About this task - Reproduce every entry below exactly, minus the pictures.

[Records shown Boundary: Start]

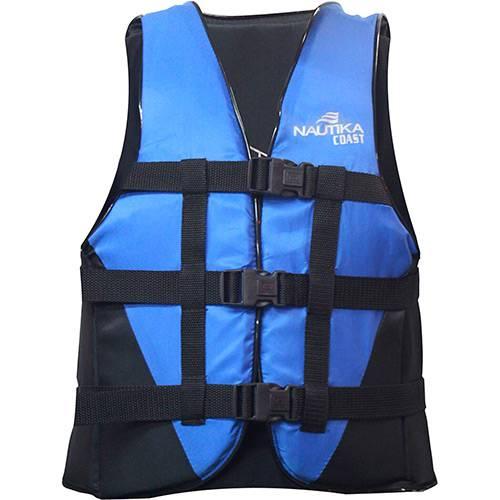 Colete C/ Trava Lock Coast 80kg - Náutika Azul/preto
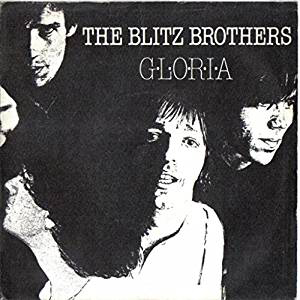 blitz brothers gloria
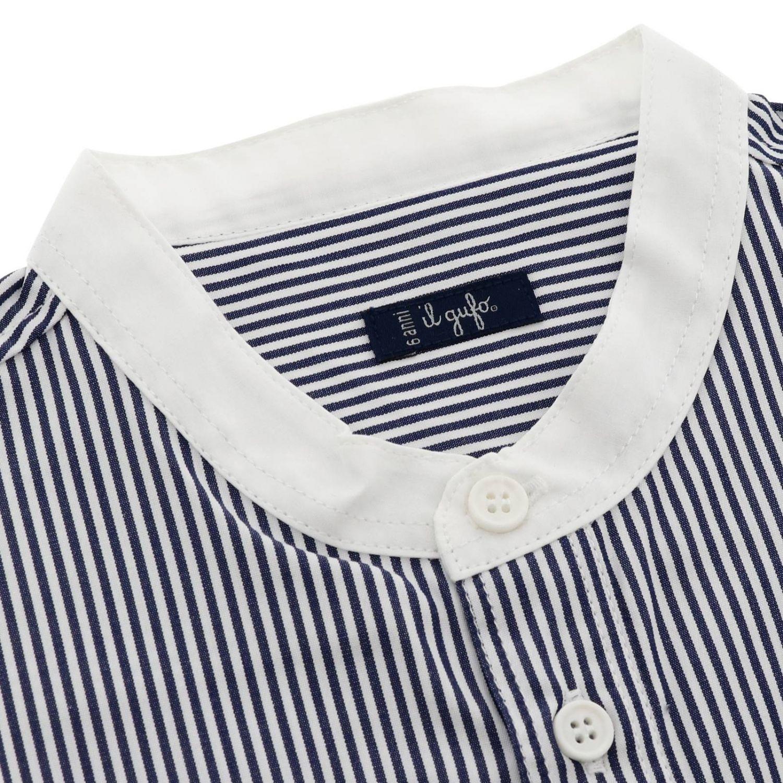 Camicia Il Gufo bacchettata con collo alla coreana blue 2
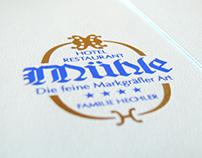 Hotel Restaurant Mühle — Book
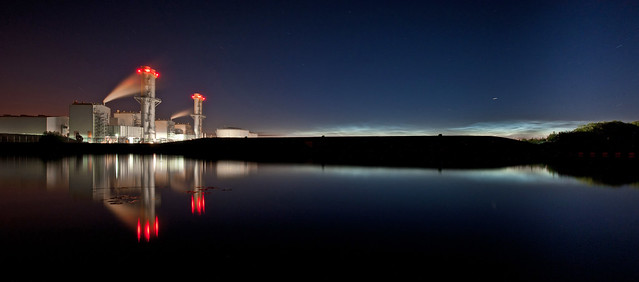 Staythorpe Power Station against noctilucent clouds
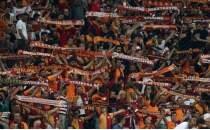 Turkcell, Galatasaray taraftarını Şampiyonlar Ligi'ne götürüyor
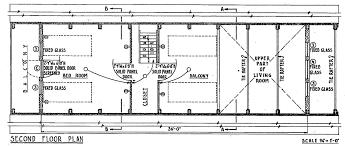 cabin blue prints house plan frame cabin floor plan blueprint house plans 66884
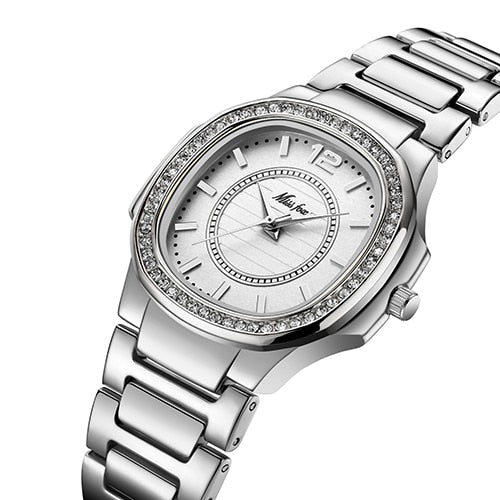 Stainless Steel Gold Female Watch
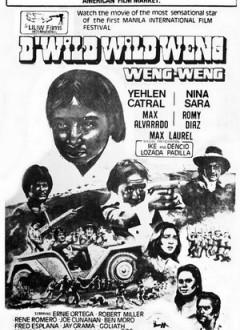 D'Wild Wild Weng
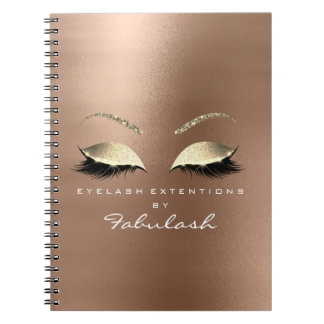 Rose Pink Gold Glitter Eyes Makeup Beauty Skinny Notebooks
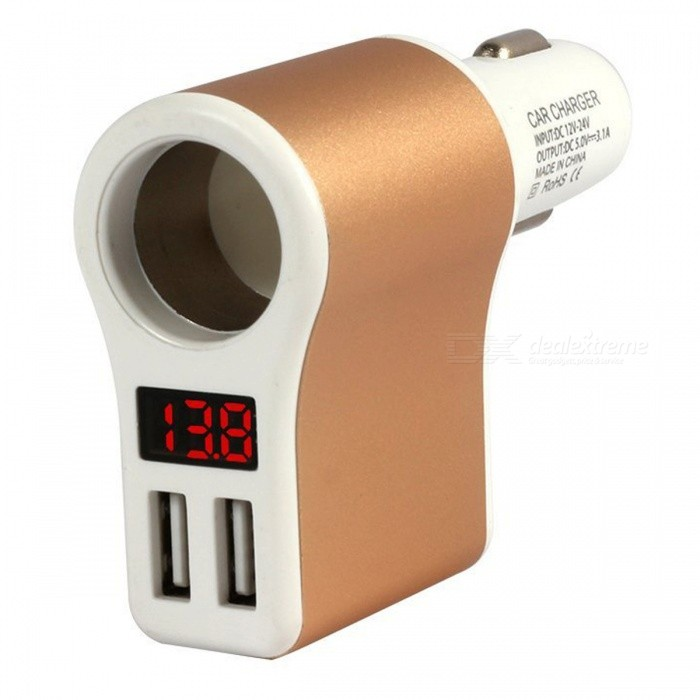 3.1A Dual USB Car Charger Power Adapter with Battery Voltage Display
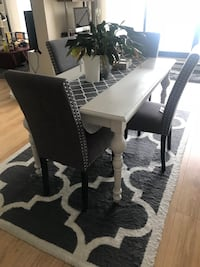 Dining table with chairs (sold) only rug is available for 90$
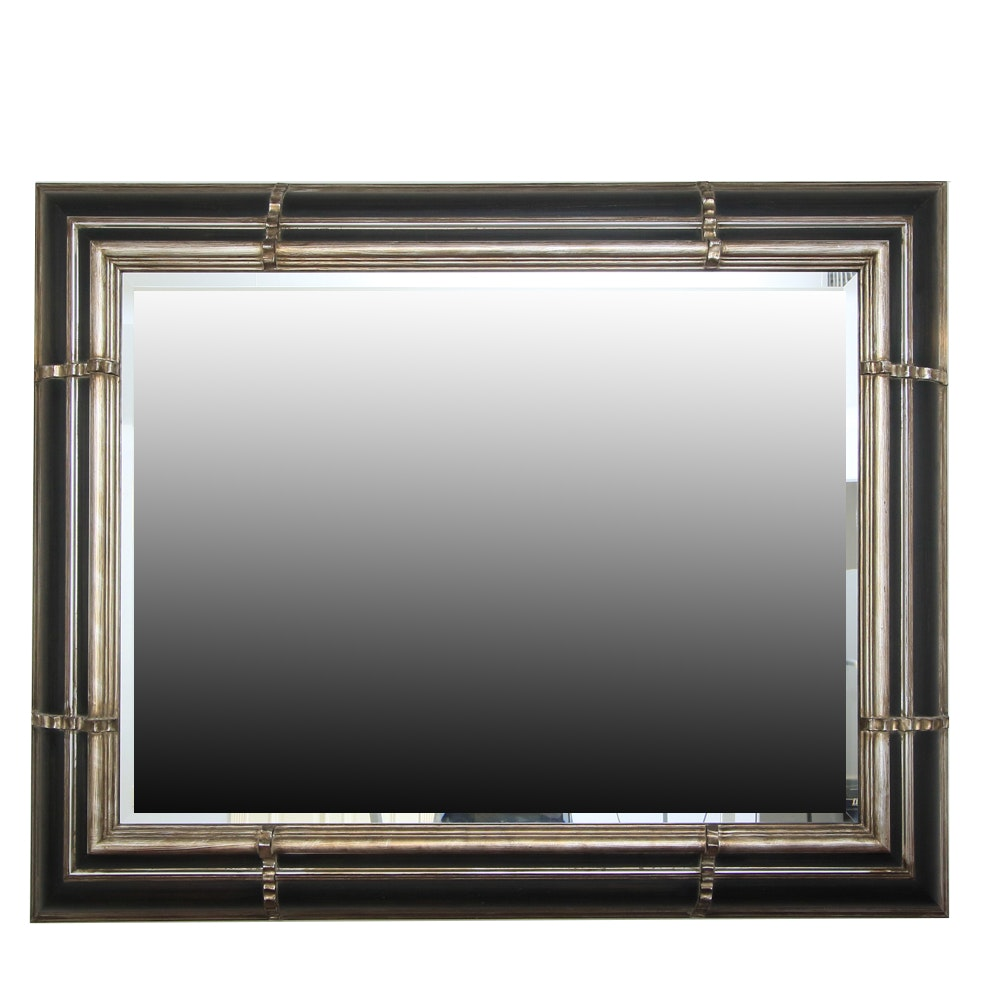 Oversized Mirror with Black and Silver Tone Frame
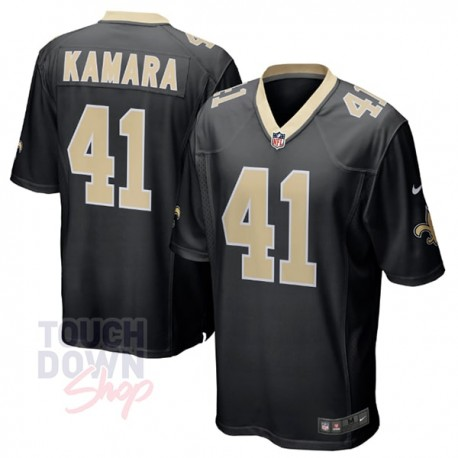 Maillot NFL New Orleans Saints Alvin Kamara Nike - Touchdown Shop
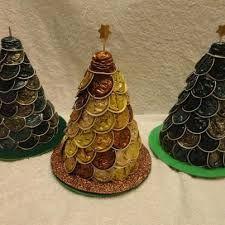 Resultado de imagen de reciclar capsulas de cafe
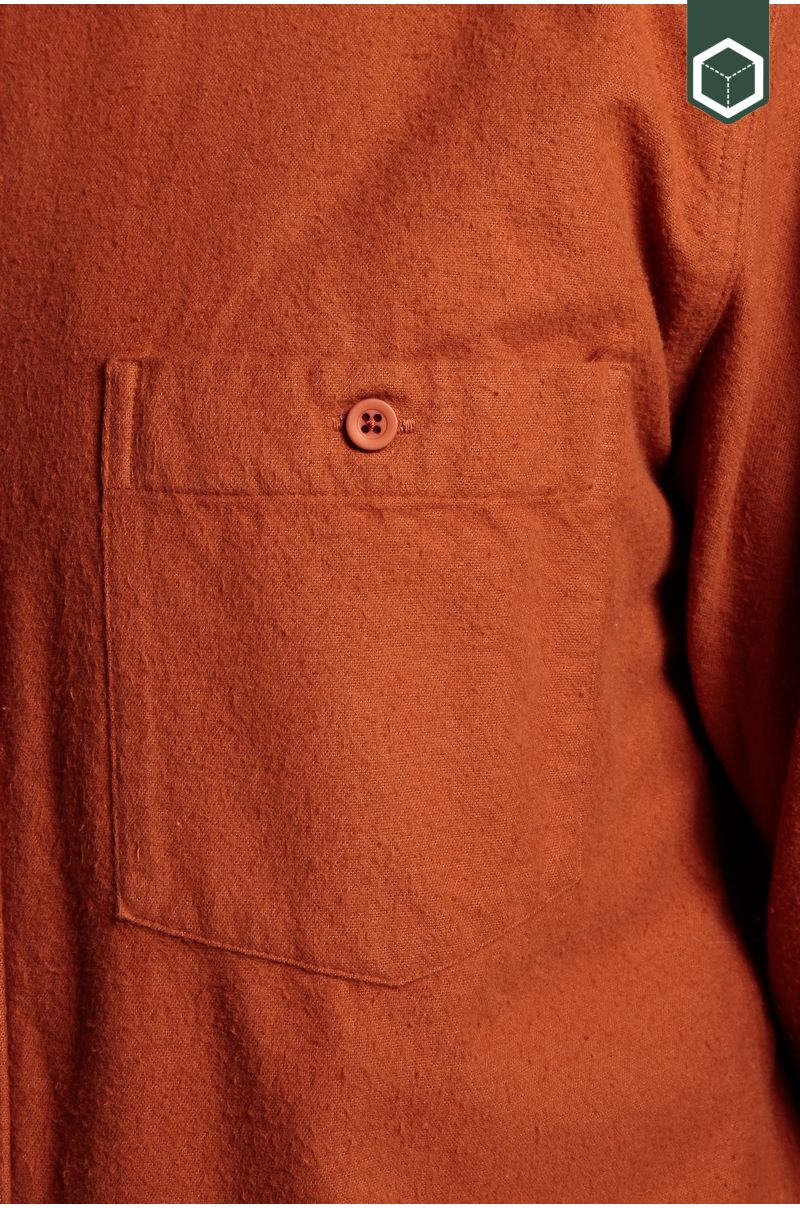 Klitmoller Collective Benjamin L/S Shirt Flannel Rust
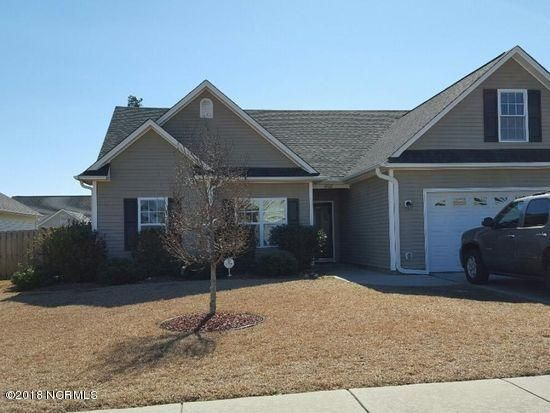 Carolina Plantations Real Estate - MLS Number: 100096182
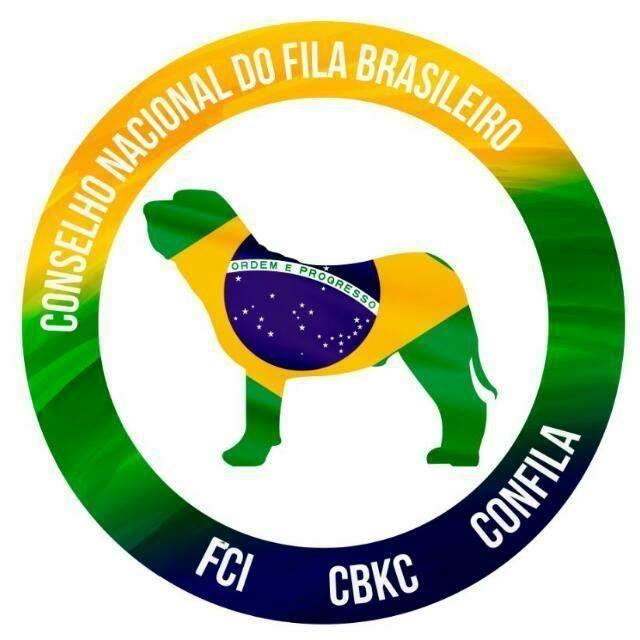 Conselhos de Raças da CBKC: Confederação Brasileira do Fila Brasileiro - CONFILA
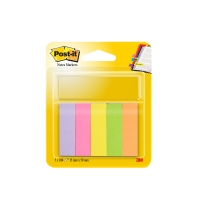 Post-it 670/5 neon markeerstroken 15x50mm 5 kleuren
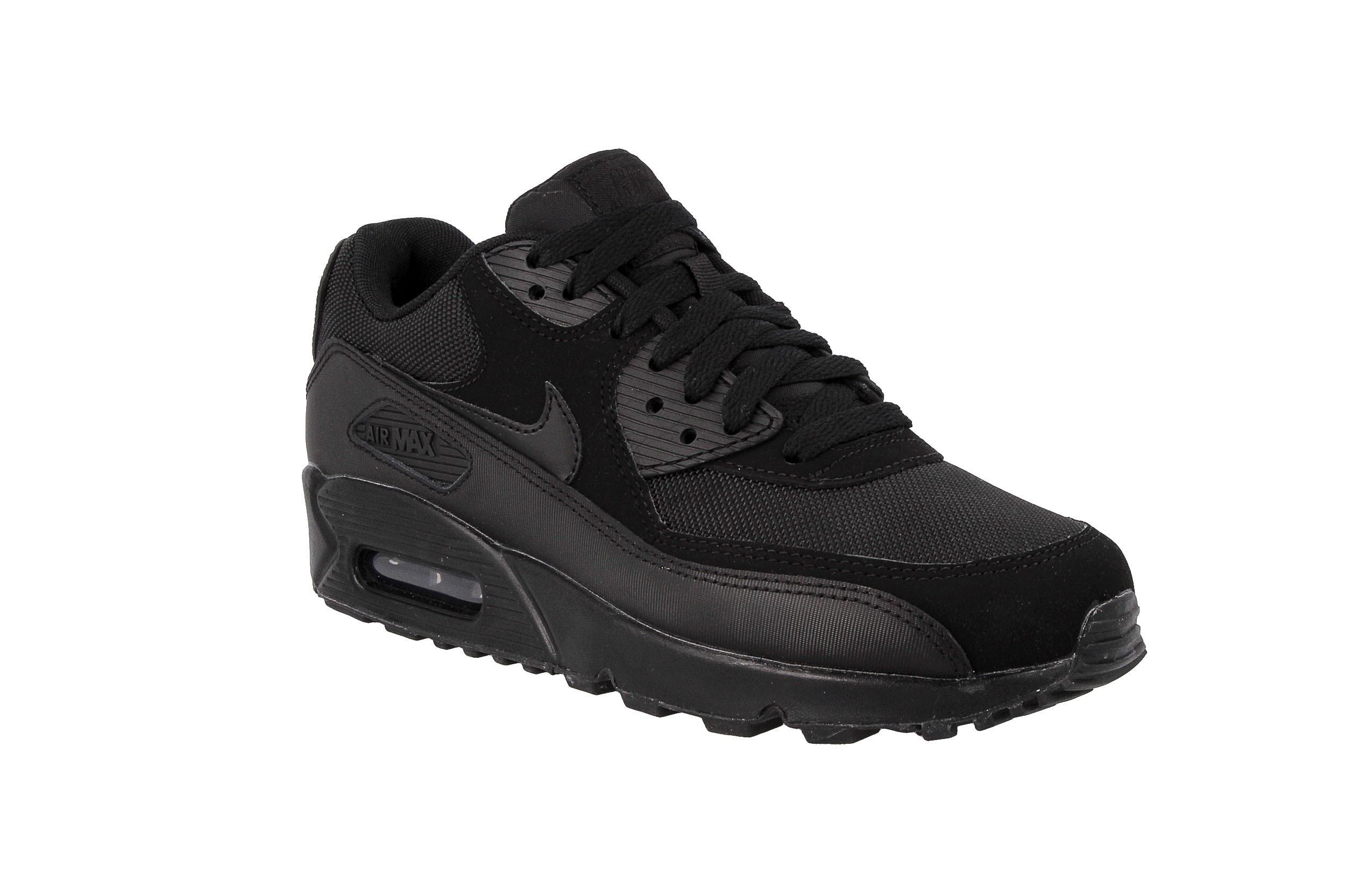 Cipők NIKE Air Max 90 Essential 537384 090 BlackBlackBlackBlack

[Records shown Boundary: End]

Answer box -
 Colete C/ Trava Lock Coast 80kg - Náutika Azul/preto
 blitz brothers gloria
 Camicia Il Gufo bacchettata con collo alla coreana blue 2
 Hotel Restaurant Mühle — Book
 Staythorpe Power Station against noctilucent clouds
 Turkcell, Galatasaray taraftarını Şampiyonlar Ligi'ne götürüyor
 cabin blue prints house plan frame cabin floor plan blueprint house plans 66884
 Stainless Steel Gold Female Watch
 D'Wild Wild Weng
 Rose Pink Gold Glitter Eyes Makeup Beauty Skinny Notebooks
 3.1A Dual USB Car Charger Power Adapter with Battery Voltage Display
 Dining table with chairs (sold) only rug is available for 90$
 Oversized Mirror with Black and Silver Tone Frame
 Maillot NFL New Orleans Saints Alvin Kamara Nike - Touchdown Shop
 Resultado de imagen de reciclar capsulas de cafe
 Klitmoller Collective Benjamin L/S Shirt Flannel Rust
 Carolina Plantations Real Estate - MLS Number: 100096182
 Conselhos de Raças da CBKC: Confederação Brasileira do Fila Brasileiro - CONFILA
 Post-it 670/5 neon markeerstroken 15x50mm 5 kleuren
 Cipők NIKE Air Max 90 Essential 537384 090 BlackBlackBlackBlack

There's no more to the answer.